● Your instructions
The answer should consist of each line below that contains the word "deer".

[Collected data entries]
*** Block opens ***

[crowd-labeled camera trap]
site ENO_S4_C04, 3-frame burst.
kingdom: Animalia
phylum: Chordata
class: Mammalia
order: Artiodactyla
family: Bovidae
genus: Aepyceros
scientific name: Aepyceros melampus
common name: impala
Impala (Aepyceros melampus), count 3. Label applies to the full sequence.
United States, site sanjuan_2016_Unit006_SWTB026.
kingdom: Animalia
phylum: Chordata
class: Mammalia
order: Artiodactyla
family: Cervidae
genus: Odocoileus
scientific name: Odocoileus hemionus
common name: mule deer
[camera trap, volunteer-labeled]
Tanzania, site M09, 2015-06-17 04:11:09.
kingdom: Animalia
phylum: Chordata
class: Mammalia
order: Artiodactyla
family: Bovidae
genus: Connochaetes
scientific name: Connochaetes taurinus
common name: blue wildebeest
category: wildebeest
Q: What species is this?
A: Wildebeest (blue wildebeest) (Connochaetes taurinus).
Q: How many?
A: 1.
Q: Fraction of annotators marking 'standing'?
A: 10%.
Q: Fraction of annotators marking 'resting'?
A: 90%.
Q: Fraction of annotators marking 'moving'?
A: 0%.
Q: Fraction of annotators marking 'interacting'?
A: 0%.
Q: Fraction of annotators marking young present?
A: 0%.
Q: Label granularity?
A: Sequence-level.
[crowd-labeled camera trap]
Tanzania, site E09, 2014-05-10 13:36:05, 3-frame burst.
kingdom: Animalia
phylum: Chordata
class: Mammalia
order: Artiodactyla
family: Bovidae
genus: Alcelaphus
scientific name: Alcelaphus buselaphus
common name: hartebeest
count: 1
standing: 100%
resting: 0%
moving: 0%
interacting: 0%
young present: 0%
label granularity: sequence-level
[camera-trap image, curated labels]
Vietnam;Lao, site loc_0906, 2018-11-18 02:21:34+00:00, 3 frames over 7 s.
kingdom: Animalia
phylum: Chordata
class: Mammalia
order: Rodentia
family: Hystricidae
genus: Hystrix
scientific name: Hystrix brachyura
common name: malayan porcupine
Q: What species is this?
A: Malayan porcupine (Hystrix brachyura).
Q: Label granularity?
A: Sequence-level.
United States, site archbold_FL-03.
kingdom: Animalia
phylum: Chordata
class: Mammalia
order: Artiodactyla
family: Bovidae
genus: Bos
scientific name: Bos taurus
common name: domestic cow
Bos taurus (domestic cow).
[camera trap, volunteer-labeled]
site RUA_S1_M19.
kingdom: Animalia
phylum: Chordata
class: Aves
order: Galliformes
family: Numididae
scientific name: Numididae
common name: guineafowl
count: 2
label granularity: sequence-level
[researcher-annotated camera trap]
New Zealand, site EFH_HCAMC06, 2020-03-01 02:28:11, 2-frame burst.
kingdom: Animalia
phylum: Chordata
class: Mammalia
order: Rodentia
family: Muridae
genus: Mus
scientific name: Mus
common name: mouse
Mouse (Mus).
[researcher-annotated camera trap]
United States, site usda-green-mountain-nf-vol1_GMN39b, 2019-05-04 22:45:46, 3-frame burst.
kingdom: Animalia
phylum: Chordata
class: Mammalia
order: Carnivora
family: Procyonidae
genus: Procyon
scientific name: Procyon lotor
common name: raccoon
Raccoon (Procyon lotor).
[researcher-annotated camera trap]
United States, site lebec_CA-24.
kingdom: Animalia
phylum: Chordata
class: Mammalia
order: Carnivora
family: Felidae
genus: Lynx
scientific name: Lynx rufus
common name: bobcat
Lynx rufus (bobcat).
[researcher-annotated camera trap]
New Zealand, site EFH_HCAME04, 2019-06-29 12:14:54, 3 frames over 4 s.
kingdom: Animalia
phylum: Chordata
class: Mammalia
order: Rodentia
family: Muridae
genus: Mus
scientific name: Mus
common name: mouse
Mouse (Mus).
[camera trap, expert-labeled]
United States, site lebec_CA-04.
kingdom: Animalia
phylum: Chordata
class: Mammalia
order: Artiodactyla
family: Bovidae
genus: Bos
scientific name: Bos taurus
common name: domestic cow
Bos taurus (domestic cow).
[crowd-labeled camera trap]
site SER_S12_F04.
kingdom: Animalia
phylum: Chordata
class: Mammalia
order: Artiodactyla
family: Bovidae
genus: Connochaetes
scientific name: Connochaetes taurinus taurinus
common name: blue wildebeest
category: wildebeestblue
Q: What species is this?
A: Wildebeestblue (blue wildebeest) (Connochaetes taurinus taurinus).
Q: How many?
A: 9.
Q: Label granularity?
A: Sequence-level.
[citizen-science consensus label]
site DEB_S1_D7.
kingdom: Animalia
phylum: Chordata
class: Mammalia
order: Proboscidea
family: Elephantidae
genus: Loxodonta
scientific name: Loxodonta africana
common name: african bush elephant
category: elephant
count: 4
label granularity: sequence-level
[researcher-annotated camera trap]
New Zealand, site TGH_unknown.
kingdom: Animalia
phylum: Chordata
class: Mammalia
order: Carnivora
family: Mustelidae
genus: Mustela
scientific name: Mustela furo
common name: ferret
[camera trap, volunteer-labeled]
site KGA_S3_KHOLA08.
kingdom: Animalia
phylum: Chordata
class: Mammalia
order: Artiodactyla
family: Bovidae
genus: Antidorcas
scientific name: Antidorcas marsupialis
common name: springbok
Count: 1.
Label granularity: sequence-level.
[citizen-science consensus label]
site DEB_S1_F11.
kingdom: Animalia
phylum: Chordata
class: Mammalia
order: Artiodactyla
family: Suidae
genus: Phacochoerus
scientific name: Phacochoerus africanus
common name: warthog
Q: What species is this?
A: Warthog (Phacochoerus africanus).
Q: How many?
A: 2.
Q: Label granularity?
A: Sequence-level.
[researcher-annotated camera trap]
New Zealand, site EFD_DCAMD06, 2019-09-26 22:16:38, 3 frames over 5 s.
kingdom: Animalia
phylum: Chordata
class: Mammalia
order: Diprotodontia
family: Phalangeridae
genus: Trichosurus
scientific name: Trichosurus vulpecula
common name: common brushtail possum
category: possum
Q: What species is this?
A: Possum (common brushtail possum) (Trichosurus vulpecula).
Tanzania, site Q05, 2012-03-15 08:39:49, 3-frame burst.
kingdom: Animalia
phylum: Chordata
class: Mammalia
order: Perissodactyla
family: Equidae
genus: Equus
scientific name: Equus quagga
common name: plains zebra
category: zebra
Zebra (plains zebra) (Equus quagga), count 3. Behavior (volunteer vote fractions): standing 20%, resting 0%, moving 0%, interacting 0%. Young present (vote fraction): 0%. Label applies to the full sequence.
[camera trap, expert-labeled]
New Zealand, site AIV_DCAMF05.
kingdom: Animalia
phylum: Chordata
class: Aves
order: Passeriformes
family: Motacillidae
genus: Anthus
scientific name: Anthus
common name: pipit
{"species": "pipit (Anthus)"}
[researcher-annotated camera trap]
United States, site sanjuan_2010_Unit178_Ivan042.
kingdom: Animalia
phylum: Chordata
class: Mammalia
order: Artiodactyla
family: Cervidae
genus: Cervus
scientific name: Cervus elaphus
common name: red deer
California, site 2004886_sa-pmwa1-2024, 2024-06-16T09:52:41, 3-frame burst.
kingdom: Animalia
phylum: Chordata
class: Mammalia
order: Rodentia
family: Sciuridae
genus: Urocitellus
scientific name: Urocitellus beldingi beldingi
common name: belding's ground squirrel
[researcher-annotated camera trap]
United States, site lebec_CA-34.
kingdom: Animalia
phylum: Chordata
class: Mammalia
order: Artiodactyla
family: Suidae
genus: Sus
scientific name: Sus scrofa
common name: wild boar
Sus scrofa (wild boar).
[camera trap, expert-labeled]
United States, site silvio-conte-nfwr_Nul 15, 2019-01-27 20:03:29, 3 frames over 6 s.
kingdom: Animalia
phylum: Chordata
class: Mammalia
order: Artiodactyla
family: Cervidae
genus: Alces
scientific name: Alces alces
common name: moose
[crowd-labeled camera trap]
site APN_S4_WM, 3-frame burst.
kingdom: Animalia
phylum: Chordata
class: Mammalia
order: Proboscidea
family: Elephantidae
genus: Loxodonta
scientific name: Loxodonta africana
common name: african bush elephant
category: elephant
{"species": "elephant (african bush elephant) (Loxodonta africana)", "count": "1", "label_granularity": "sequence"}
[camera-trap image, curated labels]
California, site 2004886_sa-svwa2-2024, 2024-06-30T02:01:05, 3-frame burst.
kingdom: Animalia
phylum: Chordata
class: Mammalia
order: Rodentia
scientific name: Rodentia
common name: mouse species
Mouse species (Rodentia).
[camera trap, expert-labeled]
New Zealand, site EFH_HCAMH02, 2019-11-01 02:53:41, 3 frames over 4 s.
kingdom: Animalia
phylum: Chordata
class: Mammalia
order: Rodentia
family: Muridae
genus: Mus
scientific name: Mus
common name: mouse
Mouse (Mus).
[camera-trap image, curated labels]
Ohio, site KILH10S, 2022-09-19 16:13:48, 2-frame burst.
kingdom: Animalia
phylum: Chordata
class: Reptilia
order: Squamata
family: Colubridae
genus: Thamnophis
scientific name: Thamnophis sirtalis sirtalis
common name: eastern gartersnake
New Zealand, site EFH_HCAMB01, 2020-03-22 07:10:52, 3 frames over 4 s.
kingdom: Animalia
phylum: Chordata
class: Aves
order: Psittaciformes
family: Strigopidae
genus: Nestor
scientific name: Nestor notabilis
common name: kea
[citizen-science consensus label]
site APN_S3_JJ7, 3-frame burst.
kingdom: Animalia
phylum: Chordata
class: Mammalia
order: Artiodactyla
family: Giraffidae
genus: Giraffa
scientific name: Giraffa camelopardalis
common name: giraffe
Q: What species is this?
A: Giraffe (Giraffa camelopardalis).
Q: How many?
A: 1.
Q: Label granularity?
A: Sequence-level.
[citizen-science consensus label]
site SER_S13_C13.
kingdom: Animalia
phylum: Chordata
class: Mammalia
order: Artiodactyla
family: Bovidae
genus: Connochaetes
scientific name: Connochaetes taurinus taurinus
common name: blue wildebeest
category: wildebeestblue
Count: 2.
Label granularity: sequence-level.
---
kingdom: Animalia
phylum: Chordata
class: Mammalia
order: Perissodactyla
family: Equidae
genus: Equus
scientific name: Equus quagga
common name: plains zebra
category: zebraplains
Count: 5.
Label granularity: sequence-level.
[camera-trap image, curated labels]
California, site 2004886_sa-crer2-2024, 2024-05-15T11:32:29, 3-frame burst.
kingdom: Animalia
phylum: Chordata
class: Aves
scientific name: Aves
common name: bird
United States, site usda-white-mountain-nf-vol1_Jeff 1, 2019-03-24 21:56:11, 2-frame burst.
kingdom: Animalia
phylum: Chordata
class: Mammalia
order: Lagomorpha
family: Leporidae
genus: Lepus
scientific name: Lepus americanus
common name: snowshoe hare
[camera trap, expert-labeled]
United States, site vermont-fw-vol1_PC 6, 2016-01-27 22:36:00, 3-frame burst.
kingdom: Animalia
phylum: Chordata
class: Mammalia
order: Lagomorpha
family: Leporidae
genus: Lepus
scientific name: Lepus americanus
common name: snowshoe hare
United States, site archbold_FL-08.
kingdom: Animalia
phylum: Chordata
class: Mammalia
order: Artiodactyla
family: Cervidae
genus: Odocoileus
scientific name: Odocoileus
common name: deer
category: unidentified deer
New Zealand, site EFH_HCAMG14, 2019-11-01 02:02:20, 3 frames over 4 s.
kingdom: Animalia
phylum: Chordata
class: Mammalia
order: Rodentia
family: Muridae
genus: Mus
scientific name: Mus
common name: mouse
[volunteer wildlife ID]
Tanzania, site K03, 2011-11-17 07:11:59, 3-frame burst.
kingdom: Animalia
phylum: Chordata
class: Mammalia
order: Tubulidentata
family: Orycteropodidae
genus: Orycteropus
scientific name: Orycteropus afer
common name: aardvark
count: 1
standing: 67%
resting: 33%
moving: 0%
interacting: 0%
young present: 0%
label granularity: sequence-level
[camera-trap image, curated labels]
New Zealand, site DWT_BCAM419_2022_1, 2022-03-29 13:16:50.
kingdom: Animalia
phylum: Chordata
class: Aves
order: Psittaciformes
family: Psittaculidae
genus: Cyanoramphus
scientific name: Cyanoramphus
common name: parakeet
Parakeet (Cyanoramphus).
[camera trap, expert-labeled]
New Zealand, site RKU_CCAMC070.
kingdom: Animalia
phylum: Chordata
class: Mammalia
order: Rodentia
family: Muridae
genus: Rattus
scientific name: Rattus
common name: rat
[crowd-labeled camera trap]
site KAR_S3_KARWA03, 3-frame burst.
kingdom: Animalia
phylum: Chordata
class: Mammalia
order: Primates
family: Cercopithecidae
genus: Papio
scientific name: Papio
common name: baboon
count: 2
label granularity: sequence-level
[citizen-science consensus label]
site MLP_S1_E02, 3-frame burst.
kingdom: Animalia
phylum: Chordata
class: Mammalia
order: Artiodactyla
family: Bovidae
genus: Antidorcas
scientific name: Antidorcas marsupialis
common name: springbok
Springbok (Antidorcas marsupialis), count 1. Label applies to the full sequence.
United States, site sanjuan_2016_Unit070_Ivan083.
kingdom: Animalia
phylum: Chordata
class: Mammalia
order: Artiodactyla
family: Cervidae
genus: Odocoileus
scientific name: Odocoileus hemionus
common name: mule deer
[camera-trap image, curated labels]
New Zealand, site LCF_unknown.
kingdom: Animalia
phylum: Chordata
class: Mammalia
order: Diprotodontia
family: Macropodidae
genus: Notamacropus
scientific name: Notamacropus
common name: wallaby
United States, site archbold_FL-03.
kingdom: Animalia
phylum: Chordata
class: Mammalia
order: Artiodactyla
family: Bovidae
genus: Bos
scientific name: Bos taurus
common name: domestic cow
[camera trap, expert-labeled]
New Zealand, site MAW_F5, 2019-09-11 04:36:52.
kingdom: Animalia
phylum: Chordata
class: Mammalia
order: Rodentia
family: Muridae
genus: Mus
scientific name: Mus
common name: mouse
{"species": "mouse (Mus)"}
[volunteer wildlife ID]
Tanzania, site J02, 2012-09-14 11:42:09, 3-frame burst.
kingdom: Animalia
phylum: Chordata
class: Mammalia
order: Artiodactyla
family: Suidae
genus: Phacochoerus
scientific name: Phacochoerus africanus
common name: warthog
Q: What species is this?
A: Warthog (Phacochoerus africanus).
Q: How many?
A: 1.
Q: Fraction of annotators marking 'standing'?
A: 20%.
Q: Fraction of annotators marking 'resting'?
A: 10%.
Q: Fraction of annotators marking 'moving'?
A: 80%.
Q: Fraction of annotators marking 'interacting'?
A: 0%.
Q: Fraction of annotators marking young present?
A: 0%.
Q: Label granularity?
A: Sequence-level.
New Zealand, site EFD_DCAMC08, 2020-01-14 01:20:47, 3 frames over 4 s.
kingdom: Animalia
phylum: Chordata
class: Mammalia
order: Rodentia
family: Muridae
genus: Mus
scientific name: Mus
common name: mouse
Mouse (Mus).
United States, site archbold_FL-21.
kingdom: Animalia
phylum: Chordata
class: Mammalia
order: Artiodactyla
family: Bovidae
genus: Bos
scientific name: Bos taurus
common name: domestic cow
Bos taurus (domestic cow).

*** Block closes ***

● Exercise answer
common name: mule deer
common name: red deer
common name: deer
category: unidentified deer
common name: mule deer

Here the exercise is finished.